_Assignment_
Repeat the listing below word for word, stopping after the line that contains "The two metrics".

Supplied data: Begin

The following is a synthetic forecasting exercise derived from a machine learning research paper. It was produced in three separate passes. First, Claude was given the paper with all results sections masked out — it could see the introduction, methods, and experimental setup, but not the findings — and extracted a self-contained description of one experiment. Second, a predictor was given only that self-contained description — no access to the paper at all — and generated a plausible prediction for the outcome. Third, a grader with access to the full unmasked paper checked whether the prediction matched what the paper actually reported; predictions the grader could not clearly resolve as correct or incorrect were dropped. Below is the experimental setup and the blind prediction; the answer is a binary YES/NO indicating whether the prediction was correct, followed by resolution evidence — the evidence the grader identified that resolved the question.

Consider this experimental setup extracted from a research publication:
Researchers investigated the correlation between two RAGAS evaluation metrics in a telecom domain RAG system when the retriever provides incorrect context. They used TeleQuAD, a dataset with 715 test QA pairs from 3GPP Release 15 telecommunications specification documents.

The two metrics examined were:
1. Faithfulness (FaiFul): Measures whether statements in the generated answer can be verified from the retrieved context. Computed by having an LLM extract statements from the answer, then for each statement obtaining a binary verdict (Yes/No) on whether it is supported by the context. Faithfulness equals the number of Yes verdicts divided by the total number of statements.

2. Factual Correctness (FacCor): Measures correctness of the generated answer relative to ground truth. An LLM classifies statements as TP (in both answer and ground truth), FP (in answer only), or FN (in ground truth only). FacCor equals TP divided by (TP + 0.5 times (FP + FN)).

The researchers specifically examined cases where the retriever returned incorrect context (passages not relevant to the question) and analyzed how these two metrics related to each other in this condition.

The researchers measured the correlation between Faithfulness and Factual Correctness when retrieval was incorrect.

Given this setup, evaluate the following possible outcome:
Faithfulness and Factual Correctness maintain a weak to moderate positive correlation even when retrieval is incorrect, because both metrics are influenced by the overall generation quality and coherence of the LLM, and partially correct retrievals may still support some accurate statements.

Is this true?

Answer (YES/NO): NO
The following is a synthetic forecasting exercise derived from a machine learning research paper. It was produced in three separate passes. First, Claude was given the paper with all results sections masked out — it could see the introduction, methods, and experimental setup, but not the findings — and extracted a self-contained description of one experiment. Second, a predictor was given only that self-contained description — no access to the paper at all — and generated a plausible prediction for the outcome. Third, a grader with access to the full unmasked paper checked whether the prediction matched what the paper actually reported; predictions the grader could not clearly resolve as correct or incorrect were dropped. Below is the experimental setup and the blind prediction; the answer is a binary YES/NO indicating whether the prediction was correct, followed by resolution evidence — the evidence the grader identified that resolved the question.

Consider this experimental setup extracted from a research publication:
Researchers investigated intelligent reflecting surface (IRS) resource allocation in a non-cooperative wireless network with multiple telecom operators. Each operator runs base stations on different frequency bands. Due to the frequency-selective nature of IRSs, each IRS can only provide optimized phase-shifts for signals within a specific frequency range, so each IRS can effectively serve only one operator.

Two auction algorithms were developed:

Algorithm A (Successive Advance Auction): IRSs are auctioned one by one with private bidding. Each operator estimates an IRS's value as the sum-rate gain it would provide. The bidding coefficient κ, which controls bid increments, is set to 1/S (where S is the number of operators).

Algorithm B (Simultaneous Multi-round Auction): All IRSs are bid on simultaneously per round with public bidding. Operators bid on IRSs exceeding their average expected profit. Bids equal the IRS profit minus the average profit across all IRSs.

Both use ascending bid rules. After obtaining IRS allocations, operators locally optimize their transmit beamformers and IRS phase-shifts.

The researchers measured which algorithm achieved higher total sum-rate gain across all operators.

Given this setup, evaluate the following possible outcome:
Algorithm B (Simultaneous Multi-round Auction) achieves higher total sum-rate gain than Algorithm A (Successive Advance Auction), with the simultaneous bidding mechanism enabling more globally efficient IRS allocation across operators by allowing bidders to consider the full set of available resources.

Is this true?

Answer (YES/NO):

Supplied data: End

_Task response_
The following is a synthetic forecasting exercise derived from a machine learning research paper. It was produced in three separate passes. First, Claude was given the paper with all results sections masked out — it could see the introduction, methods, and experimental setup, but not the findings — and extracted a self-contained description of one experiment. Second, a predictor was given only that self-contained description — no access to the paper at all — and generated a plausible prediction for the outcome. Third, a grader with access to the full unmasked paper checked whether the prediction matched what the paper actually reported; predictions the grader could not clearly resolve as correct or incorrect were dropped. Below is the experimental setup and the blind prediction; the answer is a binary YES/NO indicating whether the prediction was correct, followed by resolution evidence — the evidence the grader identified that resolved the question.

Consider this experimental setup extracted from a research publication:
Researchers investigated the correlation between two RAGAS evaluation metrics in a telecom domain RAG system when the retriever provides incorrect context. They used TeleQuAD, a dataset with 715 test QA pairs from 3GPP Release 15 telecommunications specification documents.

The two metrics examined were:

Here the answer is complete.